Excerpt to read:
● ● ●
How can I make the $f(x^0 + d^0) = -b(x^0 + d^0)$ move below the $f(x^0) = -ax^0$?


\documentclass[a4paper,fontsize=13pt]{scrartcl}

\usepackage[english, main=ngerman]{babel}
\usepackage[a4paper,left=3cm,right=3cm,top=2.5cm,bottom=2.5cm]{geometry}
\usepackage{amsthm}
\usepackage{amssymb}
\usepackage{mathtools}
\usepackage{multirow}
\usepackage{graphicx}
\usepackage{xfrac}
\usepackage{enumitem}
\usepackage{aligned-overset}

\begin{document}

\begin{alignat*}{2}
\rho_{0}
&= \frac{f(x^{0}) - f(x^{0} + d^{0})}{f(x^{0}) - \widetilde{q}_{0}(d^{0})}  \\
&= \frac{f(x^{0}) - f(x^{0} + d^{0})}{-\widetilde{\phi}(x^{0}, \Delta_{0} ; d^{0})}   \\
\overset{\star}&{=} \frac{-a x^{0}+b(x^{0}+d^{0})}{a d^{0}}
f(x^{0})= -a x^{0} \text{ because } x^{0} < 0,
f(x^{0} + d^{0}) = - b(x^{0} + d^{0})  \text{ because } x^{0}+d^{0} \in (0,1) \\
&= \frac{-a x^{0}+b(x^{0}+\Delta_{0})}{a \Delta_{0}}
&= ... \\
&= \left( \frac{b}{a} - 1 \right) \frac{x^0}{\Delta_0} + \frac{b}{a} \\
&= \left( \frac{b}{a} - 1 \right) \frac{x^0}{\frac{\beta_{1} \beta_{2}-1}{\beta_{1}} x^{0}} + \frac{b}{a}
&= \left( \frac{b}{a} - 1 \right) \frac{\beta_{1}}{\beta_{1} \beta_{2}-1} + \frac{b}{a} \\
&= \theta \leq \eta_1 \\
\end{alignat*}

\end{document}



You can do that with an array. Note your font size is too large for this equation with comments to fit within margins. So I changed some spacings, but it remains nearly 16 pt too wide, and may be you should reconsider the font size, at least for this equation.
● ● ●
Record set:
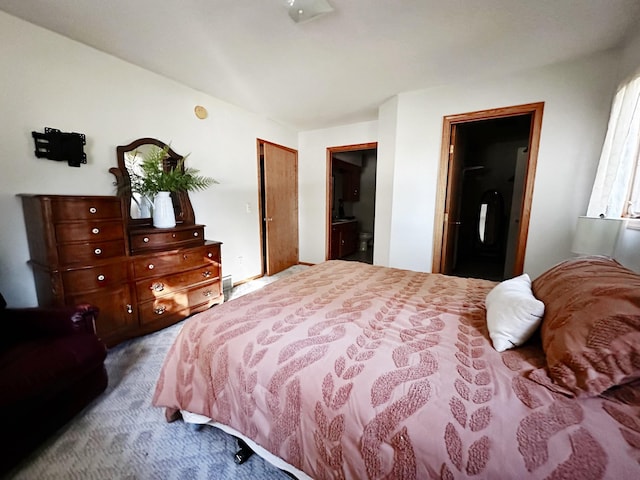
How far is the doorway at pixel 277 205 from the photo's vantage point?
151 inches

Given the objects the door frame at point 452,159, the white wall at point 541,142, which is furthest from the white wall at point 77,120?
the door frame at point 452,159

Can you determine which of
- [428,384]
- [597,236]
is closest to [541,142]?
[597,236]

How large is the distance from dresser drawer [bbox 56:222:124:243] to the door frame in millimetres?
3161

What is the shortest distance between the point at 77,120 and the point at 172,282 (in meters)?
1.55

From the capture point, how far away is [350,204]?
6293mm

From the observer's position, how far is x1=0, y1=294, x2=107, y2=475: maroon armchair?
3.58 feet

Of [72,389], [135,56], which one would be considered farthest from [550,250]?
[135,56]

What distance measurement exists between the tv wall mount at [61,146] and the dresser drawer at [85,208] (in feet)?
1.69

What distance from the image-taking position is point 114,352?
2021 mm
● ● ●
Reproduce the passage of the LaTeX alignment thread above between "You can do that" and "for this equation.", inclusive.

Written answer:
You can do that with an array. Note your font size is too large for this equation with comments to fit within margins. So I changed some spacings, but it remains nearly 16 pt too wide, and may be you should reconsider the font size, at least for this equation.